October is national anti-bullying month, and prevention advocates have joined forces to spread vital messages to students, parents and teachers as well as elected officials and law enforcment officers, surrounding the effects of bullying.
Last month, one of the worst cases of school bullying involved Jamey Rodemeyer,14, of New York, who committed suicide after being repeatedly harassed about being openly gay. While the youth's death has sparked world-wide outrage, Rodemeyer's parents' actions (in the wake of his untimely demise) have resulted in state legislation that proposes to end Internet bullying.
Every day, more than 160,000 students skip school from fear of being attacked or intimidated by their aggressive peers.
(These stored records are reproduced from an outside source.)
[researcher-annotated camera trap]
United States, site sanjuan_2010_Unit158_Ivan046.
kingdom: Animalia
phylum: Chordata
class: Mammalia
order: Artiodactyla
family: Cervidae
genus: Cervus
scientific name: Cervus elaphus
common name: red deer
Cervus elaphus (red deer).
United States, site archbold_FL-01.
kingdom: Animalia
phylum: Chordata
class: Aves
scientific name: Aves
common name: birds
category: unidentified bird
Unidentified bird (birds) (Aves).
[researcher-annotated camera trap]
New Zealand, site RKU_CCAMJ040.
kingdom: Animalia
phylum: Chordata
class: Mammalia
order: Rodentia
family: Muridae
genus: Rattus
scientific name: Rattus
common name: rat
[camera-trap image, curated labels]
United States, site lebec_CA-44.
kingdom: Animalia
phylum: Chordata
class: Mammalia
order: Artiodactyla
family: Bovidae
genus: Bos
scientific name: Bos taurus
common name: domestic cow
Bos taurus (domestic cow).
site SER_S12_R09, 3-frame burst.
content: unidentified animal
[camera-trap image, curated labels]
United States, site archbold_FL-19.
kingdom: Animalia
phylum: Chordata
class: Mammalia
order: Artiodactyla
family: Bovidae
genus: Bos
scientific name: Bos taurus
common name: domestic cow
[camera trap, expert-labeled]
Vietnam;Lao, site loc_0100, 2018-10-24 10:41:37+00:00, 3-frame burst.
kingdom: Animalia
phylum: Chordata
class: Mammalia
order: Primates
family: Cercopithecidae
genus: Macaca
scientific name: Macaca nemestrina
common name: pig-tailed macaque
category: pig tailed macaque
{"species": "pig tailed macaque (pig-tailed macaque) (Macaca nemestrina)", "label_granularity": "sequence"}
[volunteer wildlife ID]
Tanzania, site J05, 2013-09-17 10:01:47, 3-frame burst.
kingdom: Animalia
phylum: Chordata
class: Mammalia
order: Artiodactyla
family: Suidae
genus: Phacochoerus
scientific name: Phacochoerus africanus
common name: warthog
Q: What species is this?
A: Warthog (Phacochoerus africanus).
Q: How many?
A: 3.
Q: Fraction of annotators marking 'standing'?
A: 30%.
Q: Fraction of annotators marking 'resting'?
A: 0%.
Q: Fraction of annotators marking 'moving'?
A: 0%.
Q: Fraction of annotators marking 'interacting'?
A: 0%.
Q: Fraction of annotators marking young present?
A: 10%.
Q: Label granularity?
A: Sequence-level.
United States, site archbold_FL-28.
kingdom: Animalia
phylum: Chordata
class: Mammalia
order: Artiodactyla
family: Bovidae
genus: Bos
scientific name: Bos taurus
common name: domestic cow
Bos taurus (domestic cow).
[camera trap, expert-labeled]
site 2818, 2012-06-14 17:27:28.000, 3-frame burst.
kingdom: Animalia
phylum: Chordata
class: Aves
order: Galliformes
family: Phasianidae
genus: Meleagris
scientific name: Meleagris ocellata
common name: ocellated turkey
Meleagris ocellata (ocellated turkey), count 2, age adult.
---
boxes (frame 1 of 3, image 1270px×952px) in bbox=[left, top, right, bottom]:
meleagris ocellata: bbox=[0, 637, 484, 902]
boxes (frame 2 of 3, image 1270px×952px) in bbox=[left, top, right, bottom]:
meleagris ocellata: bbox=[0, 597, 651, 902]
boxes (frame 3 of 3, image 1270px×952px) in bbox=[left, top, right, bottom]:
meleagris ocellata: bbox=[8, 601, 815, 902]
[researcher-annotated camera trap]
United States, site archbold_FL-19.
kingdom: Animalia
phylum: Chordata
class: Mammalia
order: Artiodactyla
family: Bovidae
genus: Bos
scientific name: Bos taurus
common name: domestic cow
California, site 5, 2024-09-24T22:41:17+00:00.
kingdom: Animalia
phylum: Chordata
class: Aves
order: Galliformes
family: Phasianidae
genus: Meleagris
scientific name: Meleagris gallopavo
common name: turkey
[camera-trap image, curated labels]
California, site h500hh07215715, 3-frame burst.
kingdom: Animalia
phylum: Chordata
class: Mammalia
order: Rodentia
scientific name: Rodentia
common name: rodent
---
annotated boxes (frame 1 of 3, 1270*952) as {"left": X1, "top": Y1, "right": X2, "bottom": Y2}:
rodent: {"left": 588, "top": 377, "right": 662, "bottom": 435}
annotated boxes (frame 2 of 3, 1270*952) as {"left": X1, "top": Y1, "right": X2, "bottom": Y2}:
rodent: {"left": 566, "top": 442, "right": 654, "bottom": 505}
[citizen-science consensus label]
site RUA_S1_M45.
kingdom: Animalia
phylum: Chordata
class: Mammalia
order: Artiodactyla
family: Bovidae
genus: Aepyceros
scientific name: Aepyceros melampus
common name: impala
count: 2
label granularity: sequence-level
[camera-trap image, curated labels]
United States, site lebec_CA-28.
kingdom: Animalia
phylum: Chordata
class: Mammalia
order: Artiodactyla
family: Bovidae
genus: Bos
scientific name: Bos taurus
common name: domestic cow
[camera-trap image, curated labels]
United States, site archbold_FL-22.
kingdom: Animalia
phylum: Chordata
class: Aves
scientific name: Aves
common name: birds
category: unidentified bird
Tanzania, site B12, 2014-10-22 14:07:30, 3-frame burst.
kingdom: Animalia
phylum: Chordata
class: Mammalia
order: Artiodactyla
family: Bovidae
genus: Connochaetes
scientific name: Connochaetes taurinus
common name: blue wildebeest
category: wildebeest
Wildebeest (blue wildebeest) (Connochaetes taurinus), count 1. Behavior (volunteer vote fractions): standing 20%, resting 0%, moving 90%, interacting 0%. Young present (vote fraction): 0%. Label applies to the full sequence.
According to reports, bullied youth are more likely to develop bouts of depression and anxiety disorders, which doctors contend can extend a lifetime.
"When kids are bullied, they really remember it," Dr. Barry Garfinel, child and adolescent psychiatrist at the Center for Developmental Psychopharmacology in Minneapolis, said in an interview. "It results in this excessive caution and fear they can carry with them for the rest of their lives. Rather than being excited about life, they are burdened with this anxiety that there are people who will hurt them emotionally and even physically."
The District of Columbia recently hosted an anti-bullying conference that featured Health and Human Services Secretary Kathleen Sebelius as keynote speaker.
According to Sebelius, "no child is born a bully [as] they learn the behavior from adults." Sebelius also said in remarks during the second annual Federal Partners in Bullying Prevention Summit that bullying is physical and emotional abuse that can damage a child for life.
"Students who are bullied are more likely to struggle in school -- they are more likely to skip class. They are more likely to abuse drugs and alcohol. They are more likely to be depressed and be at higher risk of suicide," Sebelius said. "For youth, being bullied means the constant terror of worrying about when you are going to be picked on next."
Julia Schwartz, a project coordinator for the D.C. Center for the Lesbian, Gay, Bisexual and Transgender (LGBT) Community, told TheWashington Informer that her organization is currently working to get its "Bullying and Intimidation Prevention Act" passed.
But in the meantime, to help eradicate bullying among students in the District of Columbia Public Schools (DCPS) system, Schwartz said the Center has launched a campaign which places safety kits in middle and high schools.
"The Safe Space kit contains tools needed to make classrooms safer," Schwartz said. "The kits, which our Center will purchase for any DCPS student who wants one, include posters and a 42-page guide for students that educates them on strategies and support, as well as on how to deal with biases and having respect for all students."